Guru Besar Trisakti: Daerah Operasional BUMN Tingkat Kemiskinannya Lebih Tinggi

Oleh : very - Senin, 28/05/2018 15:30 WIB

Prof. Tulus TH Tambunan, guru besar Fakultas Ekonomi dan Bisnis (FEB) Universitas Trisakti saat menjadi saksi ahli dalam sidang gugatan uji materi UU BUMN di Mahkamah Konstitusi, Rabu (23/5). (Foto: Ist)

 

Jakarta, INDONEWS.ID - BUMN belum berperan optimal dalam mencapai kemakmuran rakyat. Bahkan, di wilayah-wilayah di mana terdapat banyak BUMN di sektor pertambangan (khusus batu bara) dan sektor perkebunan (khususnya kelapa sawit) seperti Aceh, Sumatera Selatan, Papua dan Papua Barat, tingkat kemiskinannya jauh diatas rata-rata nasional, yakni, masing-masing, 16,89%, 13,19%, 25,10% dan 27,62%. Sementara rata-rata tingkat kemiskinan di Indonesia berdasarkan data tahun Badan Pusat Statistik (BPS) tahun 2017 sekitar 10,64%, 

Demikian pendapat Prof. Tulus TH Tambunan, guru besar Fakultas Ekonomi dan Bisnis (FEB) Universitas Trisakti saat menjadi saksi ahli dalam sidang gugatan uji materi UU BUMN di Mahkamah Konstitusi, Rabu (23/5).
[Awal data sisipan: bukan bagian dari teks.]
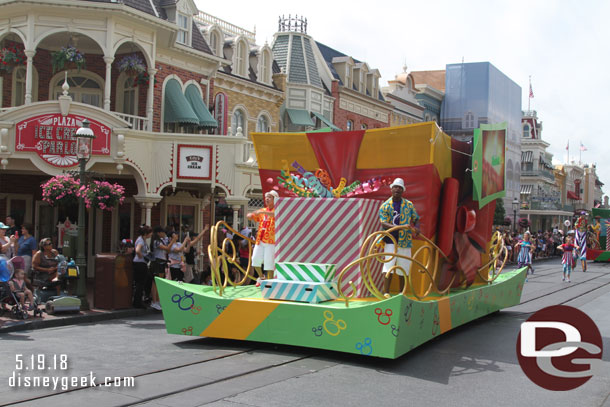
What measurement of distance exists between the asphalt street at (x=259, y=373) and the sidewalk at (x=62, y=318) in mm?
217

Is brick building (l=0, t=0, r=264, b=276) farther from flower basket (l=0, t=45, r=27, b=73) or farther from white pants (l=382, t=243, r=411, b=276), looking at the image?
white pants (l=382, t=243, r=411, b=276)

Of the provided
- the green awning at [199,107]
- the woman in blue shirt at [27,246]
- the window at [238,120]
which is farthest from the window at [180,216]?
the woman in blue shirt at [27,246]

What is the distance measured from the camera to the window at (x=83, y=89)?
19.2 meters

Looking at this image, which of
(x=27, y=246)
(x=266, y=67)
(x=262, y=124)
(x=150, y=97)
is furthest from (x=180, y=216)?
(x=27, y=246)

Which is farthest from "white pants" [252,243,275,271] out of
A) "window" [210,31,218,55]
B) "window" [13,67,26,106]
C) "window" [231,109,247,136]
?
"window" [210,31,218,55]

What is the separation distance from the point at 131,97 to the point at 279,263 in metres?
12.8

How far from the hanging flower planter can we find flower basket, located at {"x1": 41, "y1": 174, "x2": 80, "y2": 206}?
255 inches

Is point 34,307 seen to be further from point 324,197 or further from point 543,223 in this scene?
point 543,223

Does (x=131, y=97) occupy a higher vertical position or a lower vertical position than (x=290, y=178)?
higher

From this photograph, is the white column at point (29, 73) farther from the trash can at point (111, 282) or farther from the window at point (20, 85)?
the trash can at point (111, 282)

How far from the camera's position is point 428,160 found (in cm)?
903

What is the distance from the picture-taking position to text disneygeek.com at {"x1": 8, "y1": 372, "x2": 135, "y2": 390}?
20.9ft

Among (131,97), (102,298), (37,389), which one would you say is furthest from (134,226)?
(37,389)

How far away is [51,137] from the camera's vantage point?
1627cm
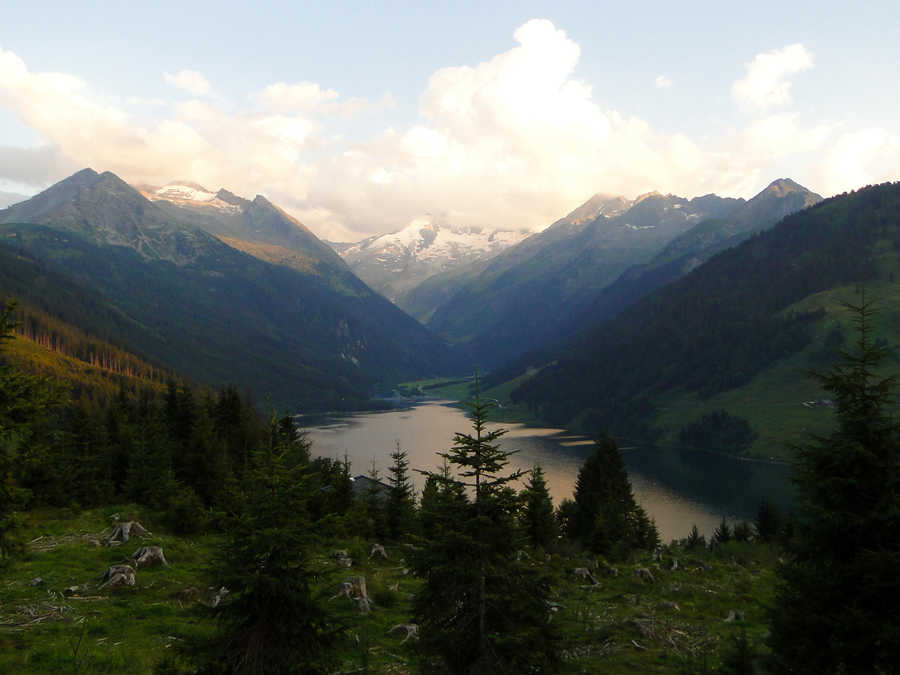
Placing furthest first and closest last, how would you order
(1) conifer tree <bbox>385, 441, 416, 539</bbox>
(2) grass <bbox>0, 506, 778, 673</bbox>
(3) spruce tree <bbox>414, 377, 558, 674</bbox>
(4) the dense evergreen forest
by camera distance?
(1) conifer tree <bbox>385, 441, 416, 539</bbox> < (2) grass <bbox>0, 506, 778, 673</bbox> < (3) spruce tree <bbox>414, 377, 558, 674</bbox> < (4) the dense evergreen forest

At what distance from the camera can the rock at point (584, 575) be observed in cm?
3278

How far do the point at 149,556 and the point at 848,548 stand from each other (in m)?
26.9

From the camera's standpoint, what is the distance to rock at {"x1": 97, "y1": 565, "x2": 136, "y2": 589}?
71.0 feet

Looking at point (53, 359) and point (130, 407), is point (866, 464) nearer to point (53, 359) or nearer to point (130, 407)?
point (130, 407)

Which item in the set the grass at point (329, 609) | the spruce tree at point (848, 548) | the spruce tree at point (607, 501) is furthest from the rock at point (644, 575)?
the spruce tree at point (607, 501)

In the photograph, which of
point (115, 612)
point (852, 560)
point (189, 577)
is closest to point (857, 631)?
point (852, 560)

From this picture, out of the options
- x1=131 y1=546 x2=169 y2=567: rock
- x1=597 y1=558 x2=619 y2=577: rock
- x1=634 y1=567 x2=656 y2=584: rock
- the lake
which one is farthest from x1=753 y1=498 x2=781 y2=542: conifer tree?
x1=131 y1=546 x2=169 y2=567: rock

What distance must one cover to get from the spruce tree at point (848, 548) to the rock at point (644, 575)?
19.0 meters

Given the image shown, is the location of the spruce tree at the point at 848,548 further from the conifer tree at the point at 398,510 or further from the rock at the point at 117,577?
the conifer tree at the point at 398,510

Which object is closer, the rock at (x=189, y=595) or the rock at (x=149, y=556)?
the rock at (x=189, y=595)

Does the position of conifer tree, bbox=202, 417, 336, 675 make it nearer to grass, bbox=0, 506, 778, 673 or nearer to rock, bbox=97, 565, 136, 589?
grass, bbox=0, 506, 778, 673

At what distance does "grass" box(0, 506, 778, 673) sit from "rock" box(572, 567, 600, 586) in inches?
20.8

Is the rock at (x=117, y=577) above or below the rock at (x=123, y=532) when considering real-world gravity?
above

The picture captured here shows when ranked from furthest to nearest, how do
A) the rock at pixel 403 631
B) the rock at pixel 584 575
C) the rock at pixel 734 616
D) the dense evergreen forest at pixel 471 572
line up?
1. the rock at pixel 584 575
2. the rock at pixel 734 616
3. the rock at pixel 403 631
4. the dense evergreen forest at pixel 471 572
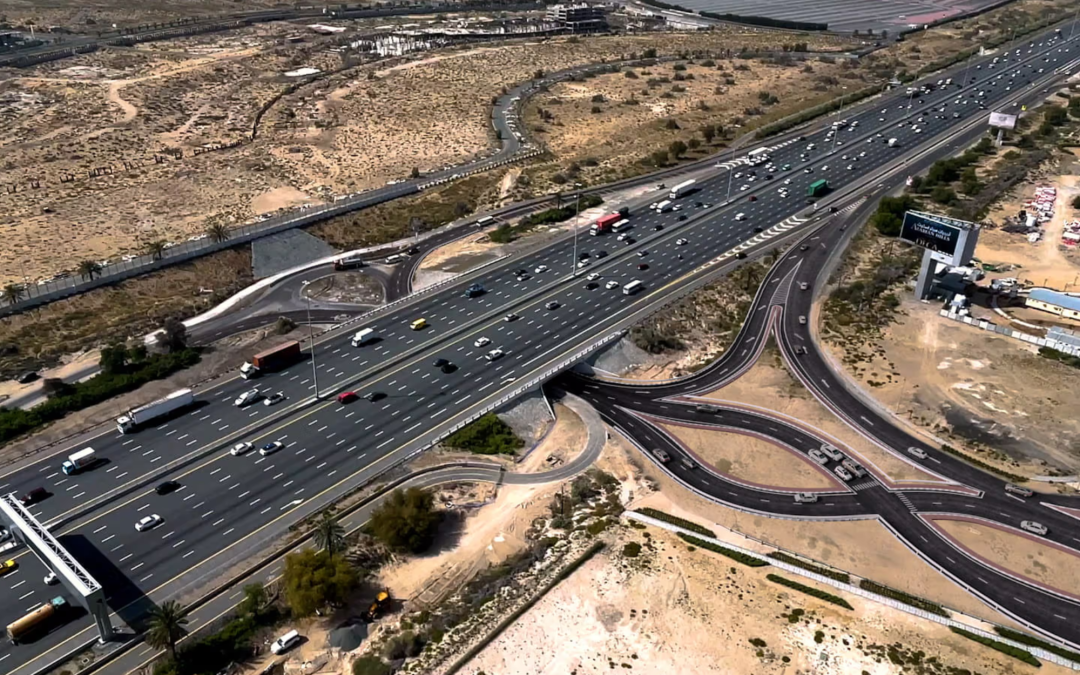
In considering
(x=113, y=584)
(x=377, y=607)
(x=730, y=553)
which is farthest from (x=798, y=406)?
(x=113, y=584)

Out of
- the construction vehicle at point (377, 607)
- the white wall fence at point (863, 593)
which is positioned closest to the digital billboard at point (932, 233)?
the white wall fence at point (863, 593)

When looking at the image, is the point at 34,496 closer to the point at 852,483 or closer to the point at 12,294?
the point at 12,294

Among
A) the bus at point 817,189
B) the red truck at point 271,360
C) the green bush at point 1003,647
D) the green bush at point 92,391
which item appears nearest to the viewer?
the green bush at point 1003,647

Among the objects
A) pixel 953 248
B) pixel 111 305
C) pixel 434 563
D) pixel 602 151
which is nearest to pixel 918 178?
pixel 953 248

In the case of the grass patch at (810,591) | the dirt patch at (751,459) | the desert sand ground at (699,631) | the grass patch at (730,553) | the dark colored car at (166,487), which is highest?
the dark colored car at (166,487)

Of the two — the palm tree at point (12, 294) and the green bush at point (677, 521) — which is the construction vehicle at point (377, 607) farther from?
the palm tree at point (12, 294)

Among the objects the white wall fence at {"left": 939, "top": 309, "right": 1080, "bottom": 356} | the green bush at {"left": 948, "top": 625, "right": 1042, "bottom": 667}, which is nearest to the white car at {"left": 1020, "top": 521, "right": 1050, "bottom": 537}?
the green bush at {"left": 948, "top": 625, "right": 1042, "bottom": 667}

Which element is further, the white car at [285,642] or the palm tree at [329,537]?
the palm tree at [329,537]
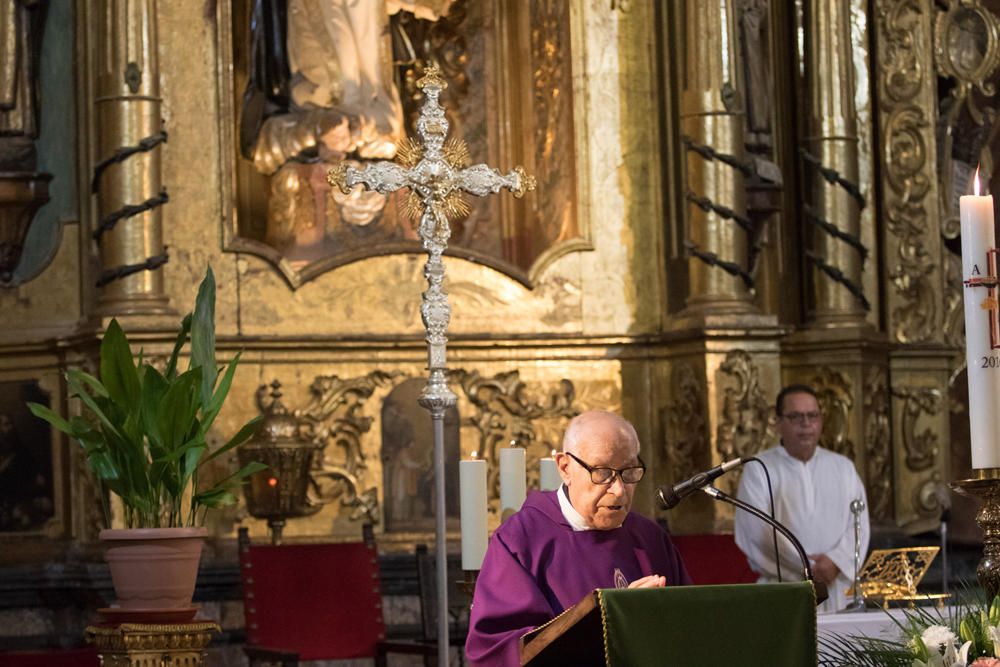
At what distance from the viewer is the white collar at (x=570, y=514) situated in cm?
547

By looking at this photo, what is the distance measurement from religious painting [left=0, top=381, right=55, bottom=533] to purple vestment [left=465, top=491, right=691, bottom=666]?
4.78 meters

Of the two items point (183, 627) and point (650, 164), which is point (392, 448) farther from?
point (183, 627)

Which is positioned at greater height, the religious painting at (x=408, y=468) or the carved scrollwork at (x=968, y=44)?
the carved scrollwork at (x=968, y=44)

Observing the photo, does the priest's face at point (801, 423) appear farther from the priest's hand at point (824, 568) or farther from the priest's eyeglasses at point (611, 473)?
the priest's eyeglasses at point (611, 473)

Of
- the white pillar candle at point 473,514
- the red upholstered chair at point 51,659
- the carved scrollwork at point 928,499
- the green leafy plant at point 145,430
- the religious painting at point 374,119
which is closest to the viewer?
the white pillar candle at point 473,514

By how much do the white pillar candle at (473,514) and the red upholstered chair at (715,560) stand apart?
2313mm

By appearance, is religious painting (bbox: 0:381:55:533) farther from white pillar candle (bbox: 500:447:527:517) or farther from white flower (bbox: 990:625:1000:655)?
white flower (bbox: 990:625:1000:655)

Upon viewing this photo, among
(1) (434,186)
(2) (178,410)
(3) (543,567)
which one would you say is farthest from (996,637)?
(1) (434,186)

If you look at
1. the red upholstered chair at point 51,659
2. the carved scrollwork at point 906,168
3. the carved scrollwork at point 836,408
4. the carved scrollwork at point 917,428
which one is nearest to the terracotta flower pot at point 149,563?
the red upholstered chair at point 51,659

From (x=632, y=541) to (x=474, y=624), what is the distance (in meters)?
0.60

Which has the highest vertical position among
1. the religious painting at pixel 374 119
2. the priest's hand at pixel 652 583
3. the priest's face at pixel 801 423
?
the religious painting at pixel 374 119

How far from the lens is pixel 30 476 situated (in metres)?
9.77

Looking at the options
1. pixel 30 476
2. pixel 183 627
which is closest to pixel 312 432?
pixel 30 476

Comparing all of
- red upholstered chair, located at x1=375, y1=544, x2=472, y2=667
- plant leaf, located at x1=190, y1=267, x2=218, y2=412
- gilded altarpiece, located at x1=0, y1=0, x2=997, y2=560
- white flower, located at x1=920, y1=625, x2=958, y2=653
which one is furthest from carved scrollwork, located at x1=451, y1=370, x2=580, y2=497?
white flower, located at x1=920, y1=625, x2=958, y2=653
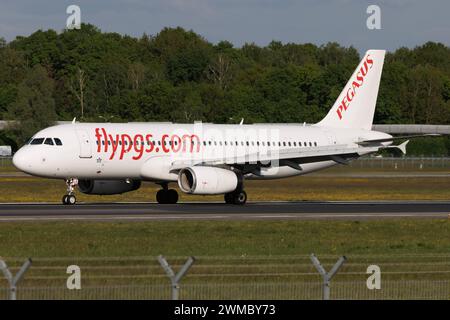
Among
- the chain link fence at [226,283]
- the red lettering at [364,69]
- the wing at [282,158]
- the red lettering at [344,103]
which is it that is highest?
the red lettering at [364,69]

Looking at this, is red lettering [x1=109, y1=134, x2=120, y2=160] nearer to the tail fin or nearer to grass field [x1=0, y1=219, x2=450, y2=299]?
grass field [x1=0, y1=219, x2=450, y2=299]

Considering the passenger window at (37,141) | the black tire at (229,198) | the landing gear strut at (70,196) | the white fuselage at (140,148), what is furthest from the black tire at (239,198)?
the passenger window at (37,141)

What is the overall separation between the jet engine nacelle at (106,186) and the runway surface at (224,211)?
156cm

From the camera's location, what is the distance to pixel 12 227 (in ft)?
121

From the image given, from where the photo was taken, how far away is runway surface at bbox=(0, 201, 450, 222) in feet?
139

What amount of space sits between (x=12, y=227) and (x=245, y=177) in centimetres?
1936

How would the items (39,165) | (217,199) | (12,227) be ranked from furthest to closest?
(217,199) → (39,165) → (12,227)

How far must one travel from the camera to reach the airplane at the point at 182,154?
163 ft

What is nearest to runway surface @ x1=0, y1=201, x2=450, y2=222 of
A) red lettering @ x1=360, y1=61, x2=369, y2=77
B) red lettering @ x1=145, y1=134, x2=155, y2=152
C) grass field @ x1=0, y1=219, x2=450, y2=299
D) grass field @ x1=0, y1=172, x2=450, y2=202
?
red lettering @ x1=145, y1=134, x2=155, y2=152

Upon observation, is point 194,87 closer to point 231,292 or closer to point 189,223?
point 189,223

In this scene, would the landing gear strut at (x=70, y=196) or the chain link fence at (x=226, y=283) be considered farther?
the landing gear strut at (x=70, y=196)

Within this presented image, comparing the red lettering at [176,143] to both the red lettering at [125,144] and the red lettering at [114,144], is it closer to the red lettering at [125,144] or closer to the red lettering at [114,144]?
the red lettering at [125,144]

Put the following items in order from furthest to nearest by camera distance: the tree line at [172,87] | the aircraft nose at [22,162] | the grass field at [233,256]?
the tree line at [172,87] → the aircraft nose at [22,162] → the grass field at [233,256]
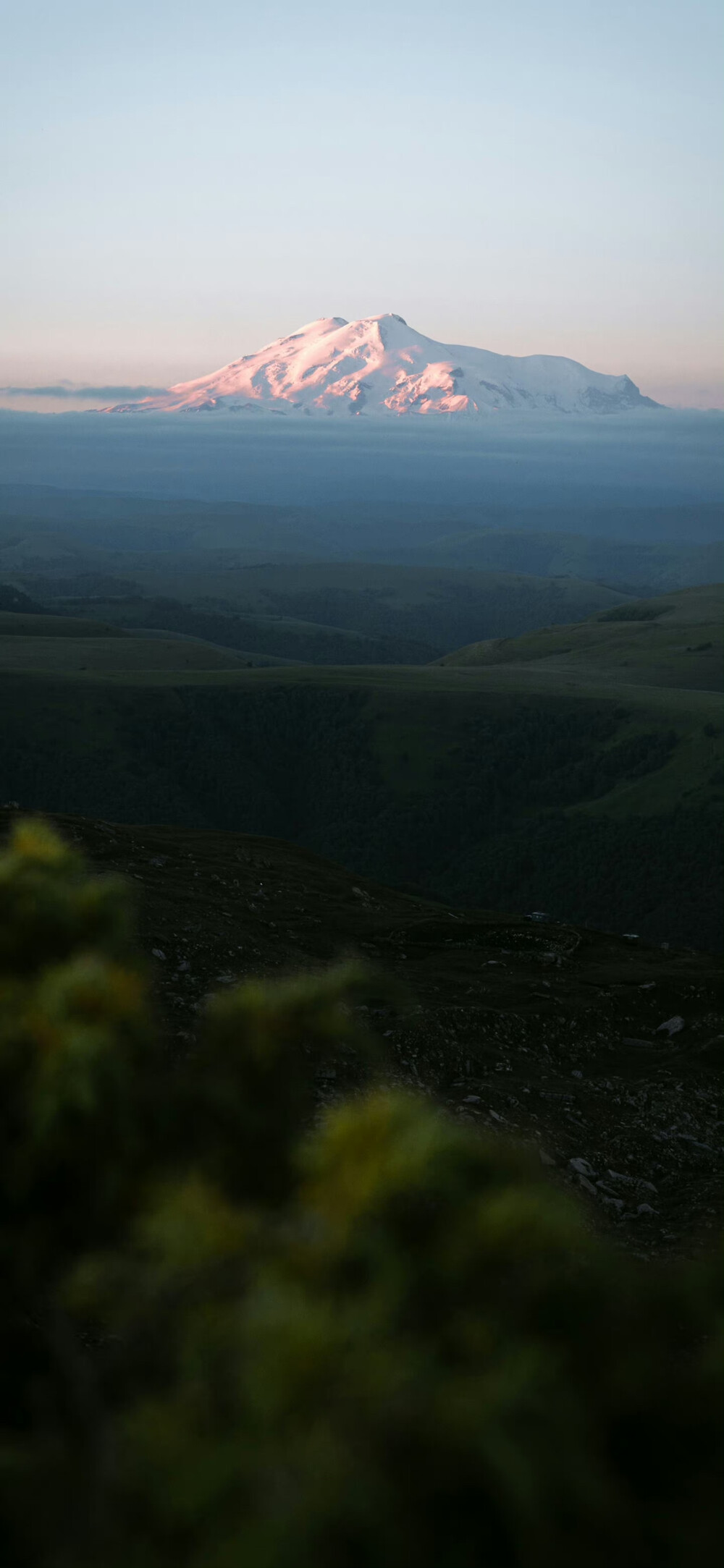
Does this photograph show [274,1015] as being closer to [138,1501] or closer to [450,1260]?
[450,1260]

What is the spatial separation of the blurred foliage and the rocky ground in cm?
273

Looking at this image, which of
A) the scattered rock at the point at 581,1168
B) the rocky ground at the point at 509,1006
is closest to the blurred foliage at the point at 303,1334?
the rocky ground at the point at 509,1006

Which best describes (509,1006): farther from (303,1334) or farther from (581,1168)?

Tulus Tambunan adalah saksi ahli para pemohon uji materi UU BUMN yang diajukan Letjen TNI (Purn) Kiki Syahnakri dan AM Putut Prabantoro, sebagai warga negara Indonesia serta pemerhati ekonomi kerakyatan. 

Gugatan ini didukung PPAD (Persatuan Purnawirawan Angkatan Darat) dan FKPPI (Forum Komunikasi Putra Putri Purnawirawan dan Putra Putri TNI-Polri).  Sebagai kuasa hukum dibentuklah Tim Advokasi Kedaulatan Ekonomi Indonesia (Taken) yang terdiri atas Liona N Supriatna (Kordinator), Hermawi Taslim, Daniel T Masiku, Sandra Nangoy, A Benny Sabdo Nugroho, Gregorius Retas Daeng, AMC Alvin Widanto Pratomo, dan Bonifasius Falakhi.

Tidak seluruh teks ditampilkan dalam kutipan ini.